Kyuuri ducks Tsukushi’s last forearm attempt, monkey flips her to the mat, and tries to convert into a cross armbreaker, but Tsukushi reverses into a surfboard. Kyuuri flips out of it and into a cover for 2, which Tsukushi bridges out of then runs for the “ropes.” She realizes just in time there’s no ropes to bounce off of and stops herself, but Kyuuri kicks her from behind and sends her off the edge anyway onto Kurumi (who needs to find a safer spot to crouch 😉 ).
A followup kick puts Tsukushi down on the floor and Kyuuri cartwheels over the edge into a doublestomp. Nice. Back to the center of the ring Kyuuri gets a judo trip for 2 then tags out to Misaki. Misaki takes Tsukushi down with a dropkick, but as she tries to hit more to a seated Tsukushi the latter keeps rolling out of the way of 3 attempts so Misaki finally abandons that plan and grabs a facelock. Scoop slam attempt off the edge, but Tsukushi floats out to save herself and tries to dropkick Misaki off the edge. Ohata moves though and ties up Tsukushi as she lands in curb stomp position right on edge of ring. She completes the curb stomp and sends Tsukushi face first to the floor. That looked vicious.
Tsukushi stumbles back in and is seated against the ringpost. Misaki’s signals for the crossbody (?!) but Tsukushi moves and Misaki goes flying stomach first into the eyelets/post. Tsukka comes in for a double suplex, then puts her partner into Crossfire powerbomb position then flips Tsukushi up into essentially a spinebuster onto Misaki for 2. Tag to make Tsukka official and she kicks at Misaki’s back, then comes around for the chest kick. It’s ducked, but as Misaki comes back up Tsukushi catches her with the crossbody. Great use of having no ropes in the way of people going in and out there.
Tsukushi and Tsukka double whip Misaki towards corner. She stops herself but turns around into a Tsukushi dropkick that sends her back first into the eyelets. She drops down to her knees and it seems she’ll be double dropkicked against the post but she charges out and catches both with a crossbody instead. Tsukka ends up seated against the far ringpost and Misaki HITS THE CROSSBODY AGAINST THE POST. Ouch! Tsukka turns around to accusingly point at the eyelet as she sells to make sure everyone knows what just happened and appreciates the pain she’s in. Cover by Misaki gets 2.
Misaki whips Tsukka towards the edge and she jumps off it and SCALES THE PILLAR ON THE WALL to save herself. So. Awesome. At the top of the pillar is a fan, so Tsukka hangs out up there for a moment enjoying the breeze in her face. Once she comes down she soaks in a well deserved round of applause (including from her opponent), but then Misaki hits her with a kick to the gut and a stunner as she gets back in the ring.

Data shown:
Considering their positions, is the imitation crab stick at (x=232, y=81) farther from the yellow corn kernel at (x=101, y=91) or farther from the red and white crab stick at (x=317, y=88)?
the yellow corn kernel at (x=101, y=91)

Set tasks:
A: For each of these statements about the wrestling match recap, answer yes or no and quote the words from the recap that settle it.
(i) Tsukushi bridges out of a cover by Kyuuri at a count of 2.
(ii) Kyuuri tags out to Tsukka.
(iii) Misaki's crossbody against the seated Tsukka at the far ringpost connects.
B: Extend the wrestling match recap, starting after its last sentence.
Those lines aren't needed here.

Per-task outputs:
A:
(i) Yes: "Kyuuri flips out of it and into a cover for 2, which Tsukushi bridges out of"
(ii) No: "then tags out to Misaki"
(iii) Yes: "Misaki HITS THE CROSSBODY AGAINST THE POST"

B:
Misaki then pulls Tsukka to another edge and grabs a waistlock, teasing a German to the floor. Tsukka appropriately sells like her life is in danger and counters with a wheelbarrow roll, which they keep reversing in turn until they almost go off the far edge, then they reverse direction and eventually roll (sideways) off the original edge they were perched on. Fun sequence there that made the most of the unique match type, teased danger, and ended with something that paid off the sequence but was reasonably safe for the two of them.
They eventually get up and celebrate surviving with a cheer, then shake but Misaki kicks Tsukka and sends her towards the post. Then she dropkicks Tsukka and the latter’s head visibly bounces off the post. Misaki back on the apron, and dives off to the floor (presumably onto a laid out Tsukka, but it was on the far side of the ring from the camera so I didn’t see the landing). She drags Tsukka back in and tags Kyuuri.
Three slingblades in rapid succession get 2, and Kyuuri does her cool conversion where she uses Tsukka’s momentum from the kickout to lock in an arm bar. Tsukka tries to roll out but Kyuuri hangs on and reapplies it. Tsukka claws to the edge for a break.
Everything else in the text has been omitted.